Each company is generally doing the same thing in regards to their work environment, but they each have a slight change to differentiate them from their competitors.
Ireland’s culture fits perfectly into today’s changing environment because of their friendly personalities and their emphasis on personal relationships. In Ireland, personal relationships are extremely important in creating a business relationship. People get to know how exactly they are doing business with instead of just making transactions with strangers. I really enjoyed how friendly people are and how laid back the community is. There are set goals, and there is a lot of productivity that happens in firms, but the atmosphere is more relaxed than in the United States. I felt more calm and relaxed in business environments that are still constantly coming out with new innovations.

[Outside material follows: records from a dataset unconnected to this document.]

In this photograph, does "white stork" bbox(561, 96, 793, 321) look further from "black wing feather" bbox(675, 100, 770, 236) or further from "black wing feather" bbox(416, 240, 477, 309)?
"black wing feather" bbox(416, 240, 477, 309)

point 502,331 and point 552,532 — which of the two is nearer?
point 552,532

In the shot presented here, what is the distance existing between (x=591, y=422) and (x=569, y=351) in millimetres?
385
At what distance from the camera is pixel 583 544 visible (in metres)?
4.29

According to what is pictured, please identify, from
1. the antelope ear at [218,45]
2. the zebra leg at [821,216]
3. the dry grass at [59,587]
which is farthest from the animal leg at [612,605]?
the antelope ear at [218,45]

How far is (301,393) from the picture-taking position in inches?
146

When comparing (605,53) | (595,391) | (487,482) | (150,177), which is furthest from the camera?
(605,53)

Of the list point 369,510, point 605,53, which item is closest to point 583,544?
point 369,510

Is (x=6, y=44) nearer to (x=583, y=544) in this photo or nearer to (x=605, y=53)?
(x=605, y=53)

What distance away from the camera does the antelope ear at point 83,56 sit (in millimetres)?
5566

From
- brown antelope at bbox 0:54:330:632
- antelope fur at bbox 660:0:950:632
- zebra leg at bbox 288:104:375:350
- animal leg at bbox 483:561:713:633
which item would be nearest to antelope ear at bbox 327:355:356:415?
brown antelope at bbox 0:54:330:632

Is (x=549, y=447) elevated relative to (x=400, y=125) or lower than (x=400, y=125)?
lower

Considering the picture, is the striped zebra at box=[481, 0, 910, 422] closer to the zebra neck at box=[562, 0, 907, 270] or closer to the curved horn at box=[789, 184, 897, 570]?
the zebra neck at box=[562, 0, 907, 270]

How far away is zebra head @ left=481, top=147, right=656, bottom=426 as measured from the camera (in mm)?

In Ireland, some of the guest speakers were a hit or miss. I really enjoyed Derek Reilly, who talked about JCI, a global leadership program. Also, our professor, Mr. Darren Kelly, was phenomenal and gave the group so much to reflect on in terms of how businesses and mindsets affect society. He was very knowledgeable about history as well and gave us an awesome tour of the Docklands by showing us pictures of the pre-Celtic Tiger era before actually venturing through the area. Finally, I enjoyed Mr. Stephen Dillion who gave us a perspective of entrepreneurship in Ireland. Dublin has similar problems with retaining start-ups in comparison to Pittsburgh. There are endless amounts of seed money to start a new company, but there are no intermediate donors for businesses who aren’t quite considered brand new and aren’t quite fully functioning firms in the market.
Apart from all of the Business aspects of Dublin, I really enjoyed the sightseeing and tourism we did do around the country. The Cliffs of Moher are some of the most beautiful sights I have ever seen, and the rolling hills of rural Ireland are so unique. I would love to come back to Ireland to go backpacking and explore what Ireland’s natural environment is like. I enjoyed the town of Glendalough as it showed the small-town history and culture of Ireland. Most of the population does not live in Dublin and still live in their rural and relationship driven societies.
The trip was amazing and if I could, I would do it all over again. Thank you to Brad, Dr. Lada, the CAPA organization, and Pitt Business for making the experience what it was. I can’t wait to go on more study abroad experiences with Pitt. Signing off for now, This has been James Boston with the Woodcock Global Honors Fellowship. Catch you on the next trip.